Nach einigen Stunden stand ich wieder auf, um Jens abzulösen. Wir sind kaum voran gekommen, haben teilweise nur 2 Seemeilen pro Stunde auf unser ZIel hin gut gemacht. Jens legte sich hin. Vorher überlegten wir, was wir machen, wenn wir die Tide verpassen. Da es keine ordentlichen Ausweichhäfen in dieser Ecke gibt, war klar, dass wir dann unter Motor auch noch gegen die Strömung fahren müssen. Noch mehr Geschüttel.

Nördlichster Punkt unseres Törns
Nebenbei bemerkt: Irgendwann in der Nacht erreichten wir den nördlichsten Punkt unserer gesamten Reise. Von hier aus wird es erst einmal nach Süden gehen, bis wir an Weihnachten in der Karibik sind.

Dann flaute der Wind aber innerhalb kurzer Zeit ab und ich konnte Gas geben. Normalerweise fahren wir unter Motor mit 1400 Umdrehungen pro Minute 5 Knoten, diesmal habe ich 2400 Umdrehungen eingestellt. Damit waren wir 7,5 Knoten schnell. Das hat zwar eine Menge Diesel gekostet wir kamen aber einigeraßen pünktlich an die enge Stelle.

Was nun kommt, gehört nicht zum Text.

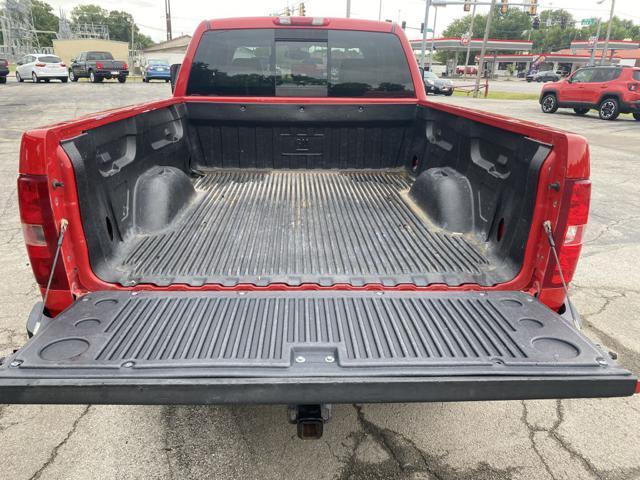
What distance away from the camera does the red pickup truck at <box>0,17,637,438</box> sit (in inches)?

Vorher sahen wir noch einige Tanker auf Reede liegen die wohl darauf warteten endlich mit Öl beladen zu werden

Tanker auf Reede

An einer der Engstellen befindet sich ein Leuchtturm, gegenüber eine alte Festung. Die Festung konnte ich aufgrund des Sonnenstands nicht so ablichten, wie ich das gerne gewollt hätte, also hielt ich auf den Leuchtturm.

Chanonry Point

An dieser Stelle haben wir im vergangenen Jahr noch viele Delphine gesehen. Dieses Jahr war kein einziger Delphin zu sehen. Vom Leuchtturm aus ist es nicht mehr weit. Es war Zeit, mit dem Schleusenwärter zu funken und einen Platz in der Schleuse klar zu machen.

Wir bekamen eine Wartezeit von 50 Minuten mitgeteilt. Das Problem ist die Drehbrücke der Eisenbahn. Die kann nur aufgemacht werden, wenn kein Zug die Brücke anfährt.

Eisenbahn-Drehbrücke in Clachnaharry

In dem kleinen weißen Häuschen auf der rechten Bildseite sitzt ein Bahn-Mitarbeiter. Der kümmert sich um die Drehbrücke. Zwei Züge mussten wir abwarten, dann öffnete sich die Brücke. Wir konnten in die Seaport-Marina weiterfahren.

Sissi bekam eine neue Tankfüllung und ich habe mich erst einmal auf die Couch geworfen. Zwei Stunden unruhiger Schlaf innerhalb von 24 Stunden reichen nicht aus. Jens war genauso müde, hat das Geschüttel und Gerolle aber gut überstanden. Diesmal war er nicht seekrank und das ist gut so . Im Prinzip hat alles funktioniert, wie es geplant war. Es hat nur etwas länger gedauert.

Jetzt ist es 2 Uhr in der Früh am Folgetag und ich kann nicht schlafen. Nach sieben Tassen Kaffee, einigen Cola und einem zweistündigen Powernap am Mittag hat es mich gerade total überdreht. Egal – morgen ist Kanalfahrt angesagt, da wird es auf keinen Fall Sissi und die kleine Crew durchwürfeln. Es wird auch niemand Würfelhusten bekommen.

Eine Antwort auf „Shake, rattle and roll“

  1. Wenn ihr nahe Hochwasser da wart ist das mit den Delphinen eigentlich klar. Die lassen sich dort nämlich mit dem Gezeitenstrom das Futter ins Maul treiben. Und der Gezeitenstrom dürfte ja nicht so stark gewesen sein. Wir haben das durch zufall entdeckt weil wir in Rosemarkie Zelten wollten und der Campingplatzbesitzer uns empfahl uns lieber Delphine anzuschauen als uns beim Zeltaufbau den Arsch nassrechnen (rechnen = ruhrpott für regnen) zu lassen.